Monkey business ... Peter Jackson's King Kong is shaping up nicely
After a summer season that has prompted some observers to whisper that the big movie blockbuster may be nearing extinction, Universal has a lot riding on King Kong. In recent weeks the trade magazines have upped the ante with reports of a ballooning budget and a running time that has stretched to nearly three hours. Today the studio took the rare step of allowing journalists a sneak peek of some of Peter Jackson's raw, half-finished footage, introduced by British actor Andy Serkis. The lights went down and Kong stalked out from the mist of rumour and conjecture. He looked, it must be said, utterly fabulous.

For the record, Jackson's King Kong remake starts out as an exuberant pulp version of Heart of Darkness (primeval jungle, savage natives), mutates into a Lost World-style romp (dinosaurs, giant bugs) and winds up with some destructive monkey business in 1930s Manhattan. The centrepiece of today's preview was a bravura 20-minute sequence in which Naomi Watts's starlet flees from Kong and is promptly set upon by a gaggle of famished saurians. Sometimes Watts is seen screaming gamely against a blue screen. Occasionally Kong is depicted as a rudimentary bit of computer animation. And yet somehow it barely mattered. Even in its unfinished state, this was a brilliantly entertaining action scene.

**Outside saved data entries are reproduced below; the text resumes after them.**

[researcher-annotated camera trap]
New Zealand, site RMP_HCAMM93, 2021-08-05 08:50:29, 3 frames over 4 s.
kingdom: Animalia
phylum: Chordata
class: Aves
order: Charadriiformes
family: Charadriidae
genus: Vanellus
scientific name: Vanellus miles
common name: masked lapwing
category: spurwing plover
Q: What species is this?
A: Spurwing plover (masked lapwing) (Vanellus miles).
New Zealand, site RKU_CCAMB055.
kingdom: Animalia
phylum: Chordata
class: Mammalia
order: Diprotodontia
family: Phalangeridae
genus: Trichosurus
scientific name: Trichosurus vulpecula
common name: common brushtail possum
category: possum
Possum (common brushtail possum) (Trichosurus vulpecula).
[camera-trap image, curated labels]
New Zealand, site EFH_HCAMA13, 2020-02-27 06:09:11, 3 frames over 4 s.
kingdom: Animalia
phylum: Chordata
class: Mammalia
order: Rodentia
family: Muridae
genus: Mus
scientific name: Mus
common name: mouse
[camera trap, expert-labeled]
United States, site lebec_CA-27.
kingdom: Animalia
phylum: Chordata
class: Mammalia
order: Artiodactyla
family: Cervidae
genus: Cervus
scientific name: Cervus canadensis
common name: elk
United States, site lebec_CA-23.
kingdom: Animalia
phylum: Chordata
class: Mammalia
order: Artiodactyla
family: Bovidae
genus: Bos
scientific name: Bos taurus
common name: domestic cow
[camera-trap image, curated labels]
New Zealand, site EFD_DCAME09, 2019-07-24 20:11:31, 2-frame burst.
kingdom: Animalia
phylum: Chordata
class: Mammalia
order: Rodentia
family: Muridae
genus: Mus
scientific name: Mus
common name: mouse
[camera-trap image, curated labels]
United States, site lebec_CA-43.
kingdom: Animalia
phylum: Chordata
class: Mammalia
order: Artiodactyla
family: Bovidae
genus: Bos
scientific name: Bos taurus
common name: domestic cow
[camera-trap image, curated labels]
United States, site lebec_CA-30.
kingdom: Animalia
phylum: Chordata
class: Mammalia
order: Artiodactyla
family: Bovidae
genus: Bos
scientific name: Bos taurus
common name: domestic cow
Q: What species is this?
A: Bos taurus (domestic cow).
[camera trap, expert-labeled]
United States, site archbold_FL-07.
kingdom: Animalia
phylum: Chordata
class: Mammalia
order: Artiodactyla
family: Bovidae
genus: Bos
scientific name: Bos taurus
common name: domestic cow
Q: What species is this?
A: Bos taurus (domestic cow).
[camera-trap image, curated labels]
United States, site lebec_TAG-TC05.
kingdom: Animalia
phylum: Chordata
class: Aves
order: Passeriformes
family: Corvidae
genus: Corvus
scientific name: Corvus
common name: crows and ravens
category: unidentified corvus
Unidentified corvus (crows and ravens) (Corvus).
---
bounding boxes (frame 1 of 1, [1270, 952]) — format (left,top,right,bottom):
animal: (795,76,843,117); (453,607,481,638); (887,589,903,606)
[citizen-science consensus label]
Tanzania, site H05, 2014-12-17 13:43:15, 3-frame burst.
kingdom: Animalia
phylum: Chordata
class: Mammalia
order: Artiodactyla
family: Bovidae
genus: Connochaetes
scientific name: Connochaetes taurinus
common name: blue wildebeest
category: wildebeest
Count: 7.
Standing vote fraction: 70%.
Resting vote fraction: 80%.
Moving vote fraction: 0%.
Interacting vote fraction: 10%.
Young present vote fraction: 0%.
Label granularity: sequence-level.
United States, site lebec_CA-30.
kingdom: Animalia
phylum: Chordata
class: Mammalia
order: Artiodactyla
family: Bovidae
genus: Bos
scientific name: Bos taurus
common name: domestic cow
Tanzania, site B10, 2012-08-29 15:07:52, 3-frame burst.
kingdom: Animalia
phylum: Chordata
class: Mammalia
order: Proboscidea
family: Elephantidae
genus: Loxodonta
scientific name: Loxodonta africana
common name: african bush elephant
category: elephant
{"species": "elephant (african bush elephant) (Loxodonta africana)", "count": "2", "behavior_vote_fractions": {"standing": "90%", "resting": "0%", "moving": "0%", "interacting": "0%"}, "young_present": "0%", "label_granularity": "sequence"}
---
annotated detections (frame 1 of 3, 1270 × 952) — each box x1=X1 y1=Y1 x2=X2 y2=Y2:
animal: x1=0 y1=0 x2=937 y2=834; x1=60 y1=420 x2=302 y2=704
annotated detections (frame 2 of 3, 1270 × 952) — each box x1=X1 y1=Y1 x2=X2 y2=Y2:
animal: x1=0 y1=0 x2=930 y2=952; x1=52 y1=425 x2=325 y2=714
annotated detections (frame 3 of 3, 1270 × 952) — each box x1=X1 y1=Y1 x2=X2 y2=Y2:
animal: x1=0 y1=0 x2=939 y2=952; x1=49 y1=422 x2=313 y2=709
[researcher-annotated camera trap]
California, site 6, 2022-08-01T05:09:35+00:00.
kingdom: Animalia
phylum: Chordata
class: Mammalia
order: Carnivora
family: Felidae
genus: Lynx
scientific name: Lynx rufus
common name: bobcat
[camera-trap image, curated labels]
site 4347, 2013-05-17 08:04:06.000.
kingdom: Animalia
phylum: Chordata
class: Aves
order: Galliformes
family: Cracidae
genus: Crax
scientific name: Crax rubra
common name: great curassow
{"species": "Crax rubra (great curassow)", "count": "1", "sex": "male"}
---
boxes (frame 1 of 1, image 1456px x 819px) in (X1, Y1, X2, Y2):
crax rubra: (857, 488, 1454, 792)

This, in a nutshell, is how it plays out. Watts runs from Kong, hides in the rotten trunk of a dead tree, and is set upon by a pair of dinosaurs. Kong intervenes, fighting the beasts as he switches Watts back and forth between his fists. Inevitably there is a cliff to tumble over and a network of thick vines to scramble between. The whole thing is handled with pace and wit and an abandon that is almost (but never quite) ludicrous.

Of course, all the usual caveats apply. One fine scene does not necessarily make a great movie and any three-hour picture naturally risks outstaying its welcome. But the early omens are more than encouraging. On the evidence of the abridged, bonsai Kong, Jackson's latest is shaping up to be as big a hit as those other movies about the hobbits. King Kong goes global on December 15. I'm counting the days already.